Foto di Claudio Amendola

Chi ti ha lasciato il segno più profondo?

Wilma Labate, che mi ha diretto in due film. Si trattava di ruoli per i quali era necessaria una particolare vena interpretativa, due personaggi molto diversi da me ma nei quali mi sono riconosciuto. In Domenica mi ha insegnato a usare le mani con un piccolo stratagemma: mi ha fatto cucire le tasche dell’impermeabile. Grazie ad alcuni registi ho imparato anche gli errori da non commettere quando, a mia volta, sono stato io dietro la macchina da presa.

 

Sei il protagonista di una nuova serie che andrà in onda a marzo su Mediaset. Di cosa si tratta?

Il Patriarca è una storia di azione, cri mini, sentimenti, famiglie, intrecci e tradimenti. Molto televisiva. A giugno, invece, cominceremo le riprese della seconda e terza parte di Cassamortari e giocheremo con ironia, cinismo e cattiveria: trovo molto divertente scherzare sulla morte.

 

Cosa apprezzi nelle persone e cosa detesti?

Mi piacciono molto la sincerità e la lealtà. Detesto le persone arroganti e il tradimento, non inteso come quello tra marito e moglie, ma quello di un’amicizia e di determinati valori. Infine, non sopporto la non considerazione del merito, penso che solo quando in Italia si comincerà a puntare su questo potremo avere ottimi risultati.

 

Dove sei cresciuto?

A Roma nord, tra la Balduina, Monte Mario e via Igea.

 

Se tornassi bambino quale sarebbe il profumo della tua infanzia?

Quello di mia madre.

 

Ti piace viaggiare in treno?

Lo utilizzo sempre e ci sono due cose che apprezzo molto. Innanzitutto, la velocità dell’accesso: arrivo e salgo senza attese né file. Una volta seduto al mio posto, mi piace immergermi in quel piccolo bozzolo fatto di silenzio, che spesso dipende dalla cortesia degli altri viaggiatori. Il treno è un bel viaggiare, metto le cuffiette, mi godo il paesaggio e arrivederci. E poi c’è l’elemento vincente: la velocità.

 

Ricordi legati a questo mezzo di trasporto?

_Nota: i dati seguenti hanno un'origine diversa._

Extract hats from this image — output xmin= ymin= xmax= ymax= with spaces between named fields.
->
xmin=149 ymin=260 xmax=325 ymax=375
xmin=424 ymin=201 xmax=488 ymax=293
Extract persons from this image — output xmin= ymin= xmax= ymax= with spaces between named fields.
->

I viaggi per vedere le partite della Roma in trasferta, sempre in tanti, con i treni speciali. Erano diversi da quelli di oggi: c’erano gli scompartimenti in cui ti chiudevi dentro sperando che non entrasse nessuno così potevi stendere le gambe. Purtroppo sistematicamente arrivava qualcuno e dovevi rimetterti seduto. Nel film Ultrà, poi, abbiamo girato a lungo su un vagone. E mi ricordo bene anche il treno per Amsterdam, la prima vacanza da ragazzo con quattro amici.

Foto di Claudio Amendola

È più bello interpretare un personaggio in cui ti riconosci o qualcuno molto diverso da te?

Indubbiamente è più semplice vestire i panni di qualcuno che ti assomiglia. Diciamo che molti personaggi vengono scritti appositamente per l’attore. Una bella sfida, invece, è recitare in un ruolo molto diverso o usare un’altra lingua. È più faticoso e rimpiangi di non aver accettato di fare quella fiction così facile. Ma in realtà, poi, è gratificante.

 

Ci sono figli d’arte che non hanno raggiunto la popolarità dei genitori, tu hai superato la fama di tuo padre.

Solo per quei dieci centimetri in più o i lineamenti più carucci. E per la fortuna di aver cominciato questo mestiere negli anni ‘80, un periodo molto stimolante, in cui era tutto bello e facile. Ho fatto tanta televisione con papà, poi a 27 anni ho cominciato con il cinema. Ma per portare a termine tutto quello che ha fatto lui mi servirebbero sei vite.

 

Che vantaggi ha una serie tv rispetto al cinema?

Consente di rendere seriale anche l’affetto che si prova verso un personaggio, l’attore che lo interpreta e il tipo di storia. Quando per tanti anni entri nelle case degli italiani, magari mentre mangiano, diventi molto familiare per le persone. Me ne accorgo quando le incontro o vengono a trovarmi qui al ristorante.

 

Nella fiction Nero a metà interpreti un commissario di polizia. Da bambino sognavi di diventarlo?

No, mai. Volevo fare il ladro (ride, ndr).